● Complete the following:
a: In the text on sizing in painting, what is the very first step in preparing the painting support?
b: From the text on sizing in painting, quote the passage starting with "Even if painting" and going on through "lose its intensity.".

What Is Size (or Sizing) in Painting?

Adhesive size bottle for painting

Photo from Amazon 

Size is a liquid applied to a painting surface such as canvas, wood, or paper used to fill the pores of the fibers and seal the surface to make it less absorbent. Starting a painting begins with the steps of selecting your materials and support, and preparing them to receive paint. Sizing is the very first step in the preparation of the painting support. It is not a coating or independent layer but rather a layer that penetrates into the pores of the support fibers, sealing them to keep the paint from coming into direct contact with them, making them less absorbent.

Necessary for Oil Painting

Particularly if painting with oil, the painting surface must be sized before applying the priming or ground coat to protect it from the acidity and rotting effect of the linseed oil as it oxidizes. Sizing also prevents the oil from sinking into the canvas and causing flaking and cracking.

Note: Paper is typically sized by the manufacturer to help keep the color on the surface on the paper, not to protect the paper from the paint. Paper still needs to be sized if you're going to paint on it with oil paint.

Optional for Acrylic Painting

Even if painting with acrylic, sizing helps. Although acrylic grounds and paints won't rot the canvas and could be applied directly to the canvas, acrylic paints stay wet for a long time and can leach organic material out of the canvas and cause the ground and paint to become discolored, called support induced discoloration (SID)Sizing helps prevent SID as well as prevents the support from absorbing too much of the paint into the fibers, causing the color to lose its intensity.

● Data extracts:
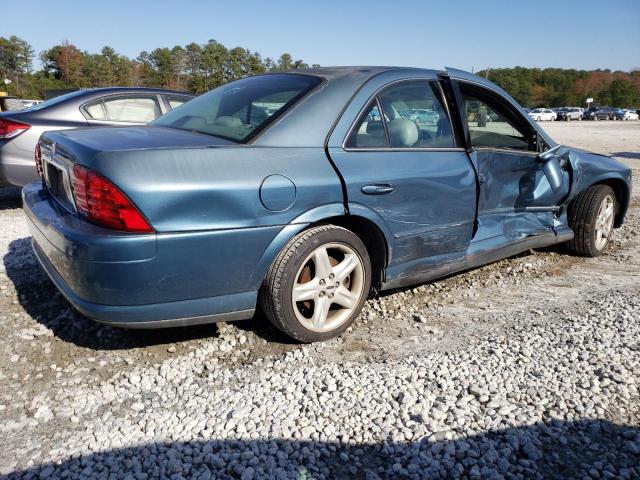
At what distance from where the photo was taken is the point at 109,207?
223cm

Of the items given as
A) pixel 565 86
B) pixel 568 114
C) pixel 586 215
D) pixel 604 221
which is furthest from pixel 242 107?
pixel 565 86

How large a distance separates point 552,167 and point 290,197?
2500 mm

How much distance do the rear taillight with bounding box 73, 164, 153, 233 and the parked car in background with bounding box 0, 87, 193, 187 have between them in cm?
385

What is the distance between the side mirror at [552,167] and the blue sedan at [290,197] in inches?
0.8

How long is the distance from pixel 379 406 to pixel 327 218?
1012mm

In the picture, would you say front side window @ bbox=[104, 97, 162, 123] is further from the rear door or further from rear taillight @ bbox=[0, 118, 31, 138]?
the rear door

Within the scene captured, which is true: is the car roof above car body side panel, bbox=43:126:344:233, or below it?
above

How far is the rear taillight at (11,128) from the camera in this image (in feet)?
17.9

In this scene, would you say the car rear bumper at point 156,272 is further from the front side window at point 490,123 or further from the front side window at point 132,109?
the front side window at point 132,109

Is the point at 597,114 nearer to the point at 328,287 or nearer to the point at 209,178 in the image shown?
the point at 328,287

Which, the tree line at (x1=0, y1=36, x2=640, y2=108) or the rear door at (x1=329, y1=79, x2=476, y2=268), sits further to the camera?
the tree line at (x1=0, y1=36, x2=640, y2=108)

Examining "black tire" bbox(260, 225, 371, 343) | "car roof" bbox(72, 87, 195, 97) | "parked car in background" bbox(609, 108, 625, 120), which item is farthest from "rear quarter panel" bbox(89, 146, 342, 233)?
"parked car in background" bbox(609, 108, 625, 120)

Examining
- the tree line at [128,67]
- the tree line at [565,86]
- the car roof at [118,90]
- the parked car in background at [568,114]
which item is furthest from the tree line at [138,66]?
the car roof at [118,90]

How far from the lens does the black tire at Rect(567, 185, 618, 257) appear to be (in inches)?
173
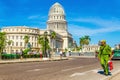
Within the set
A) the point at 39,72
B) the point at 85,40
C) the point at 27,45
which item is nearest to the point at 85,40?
the point at 85,40

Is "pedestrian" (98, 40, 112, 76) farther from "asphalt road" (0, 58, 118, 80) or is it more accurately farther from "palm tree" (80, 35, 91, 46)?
"palm tree" (80, 35, 91, 46)

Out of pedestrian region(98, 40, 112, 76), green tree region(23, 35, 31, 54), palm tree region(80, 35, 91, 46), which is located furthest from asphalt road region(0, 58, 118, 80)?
palm tree region(80, 35, 91, 46)

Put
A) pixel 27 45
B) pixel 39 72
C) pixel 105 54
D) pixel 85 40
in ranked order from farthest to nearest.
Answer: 1. pixel 85 40
2. pixel 27 45
3. pixel 39 72
4. pixel 105 54

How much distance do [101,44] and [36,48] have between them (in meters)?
154

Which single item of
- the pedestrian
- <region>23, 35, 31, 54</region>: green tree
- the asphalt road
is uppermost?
<region>23, 35, 31, 54</region>: green tree

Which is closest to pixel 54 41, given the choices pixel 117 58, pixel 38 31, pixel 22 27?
pixel 38 31

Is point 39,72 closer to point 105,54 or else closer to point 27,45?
point 105,54

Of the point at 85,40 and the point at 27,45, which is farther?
the point at 85,40

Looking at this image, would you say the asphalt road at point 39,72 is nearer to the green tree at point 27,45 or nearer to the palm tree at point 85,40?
the green tree at point 27,45

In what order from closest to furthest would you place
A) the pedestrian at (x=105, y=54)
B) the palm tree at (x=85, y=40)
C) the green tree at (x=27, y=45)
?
the pedestrian at (x=105, y=54) → the green tree at (x=27, y=45) → the palm tree at (x=85, y=40)

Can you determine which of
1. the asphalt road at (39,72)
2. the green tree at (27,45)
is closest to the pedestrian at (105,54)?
the asphalt road at (39,72)

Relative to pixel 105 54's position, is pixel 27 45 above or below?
above

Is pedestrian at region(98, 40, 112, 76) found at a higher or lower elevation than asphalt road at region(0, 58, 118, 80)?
higher

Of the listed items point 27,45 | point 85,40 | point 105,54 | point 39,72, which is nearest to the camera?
point 105,54
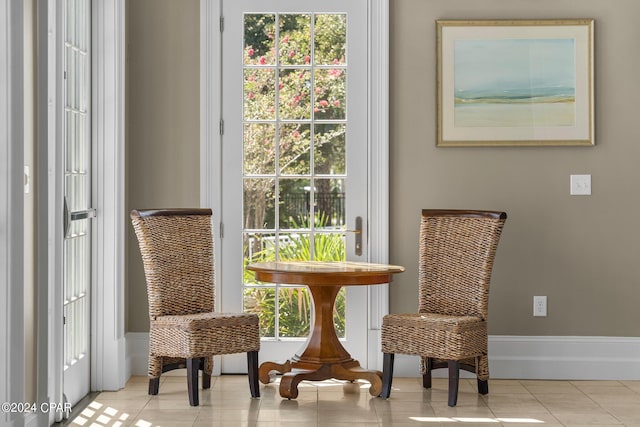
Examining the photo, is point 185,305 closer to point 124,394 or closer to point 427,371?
point 124,394

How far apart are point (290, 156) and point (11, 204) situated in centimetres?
209

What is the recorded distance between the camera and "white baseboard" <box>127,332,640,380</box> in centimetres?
499

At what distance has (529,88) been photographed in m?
4.98

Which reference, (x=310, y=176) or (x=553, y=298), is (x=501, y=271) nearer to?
(x=553, y=298)

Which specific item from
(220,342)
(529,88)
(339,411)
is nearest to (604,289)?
(529,88)

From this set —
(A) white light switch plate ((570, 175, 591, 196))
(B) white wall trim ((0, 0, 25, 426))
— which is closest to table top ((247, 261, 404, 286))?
(A) white light switch plate ((570, 175, 591, 196))

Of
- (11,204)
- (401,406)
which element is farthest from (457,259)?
(11,204)

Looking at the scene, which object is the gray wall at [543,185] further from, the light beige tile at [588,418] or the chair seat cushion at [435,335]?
the light beige tile at [588,418]

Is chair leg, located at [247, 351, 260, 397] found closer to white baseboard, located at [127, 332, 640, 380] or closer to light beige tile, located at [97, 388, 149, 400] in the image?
light beige tile, located at [97, 388, 149, 400]

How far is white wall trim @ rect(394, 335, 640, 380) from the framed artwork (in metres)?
1.17

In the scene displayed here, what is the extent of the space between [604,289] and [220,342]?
7.45 ft

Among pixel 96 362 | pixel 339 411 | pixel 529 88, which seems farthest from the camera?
pixel 529 88

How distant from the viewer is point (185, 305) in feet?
15.3

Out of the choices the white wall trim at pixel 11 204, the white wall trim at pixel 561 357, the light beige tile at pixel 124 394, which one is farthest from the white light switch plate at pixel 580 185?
the white wall trim at pixel 11 204
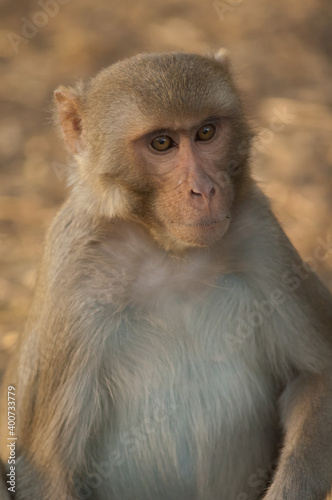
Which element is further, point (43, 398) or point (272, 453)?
point (272, 453)

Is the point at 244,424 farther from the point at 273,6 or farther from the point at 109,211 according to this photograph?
the point at 273,6

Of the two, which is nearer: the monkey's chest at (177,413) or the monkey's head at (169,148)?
the monkey's head at (169,148)

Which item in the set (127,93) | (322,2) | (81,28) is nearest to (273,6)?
(322,2)

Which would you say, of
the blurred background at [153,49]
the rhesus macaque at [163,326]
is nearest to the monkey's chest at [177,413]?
the rhesus macaque at [163,326]

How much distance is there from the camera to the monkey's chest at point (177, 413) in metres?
4.88

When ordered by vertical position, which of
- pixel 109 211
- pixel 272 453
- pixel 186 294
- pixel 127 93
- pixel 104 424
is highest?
pixel 127 93

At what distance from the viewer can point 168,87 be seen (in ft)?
14.7

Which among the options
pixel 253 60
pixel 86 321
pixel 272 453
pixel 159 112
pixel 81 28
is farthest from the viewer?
pixel 81 28

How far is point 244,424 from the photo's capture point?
5059 mm

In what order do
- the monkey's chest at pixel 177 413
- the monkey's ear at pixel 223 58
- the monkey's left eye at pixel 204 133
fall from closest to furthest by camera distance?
the monkey's left eye at pixel 204 133 → the monkey's chest at pixel 177 413 → the monkey's ear at pixel 223 58

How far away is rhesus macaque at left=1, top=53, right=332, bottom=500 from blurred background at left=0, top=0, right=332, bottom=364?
2962 millimetres

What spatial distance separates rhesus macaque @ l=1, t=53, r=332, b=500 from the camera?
4570 millimetres

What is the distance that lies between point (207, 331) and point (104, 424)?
2.54ft

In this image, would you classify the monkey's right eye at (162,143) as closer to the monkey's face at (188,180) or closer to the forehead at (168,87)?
the monkey's face at (188,180)
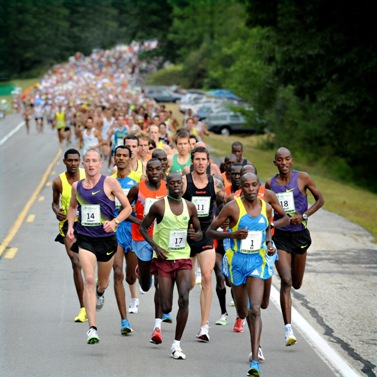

● Problem solutions:
a: Sizing

b:
Even if painting with acrylic, sizing helps. Although acrylic grounds and paints won't rot the canvas and could be applied directly to the canvas, acrylic paints stay wet for a long time and can leach organic material out of the canvas and cause the ground and paint to become discolored, called support induced discoloration (SID)Sizing helps prevent SID as well as prevents the support from absorbing too much of the paint into the fibers, causing the color to lose its intensity.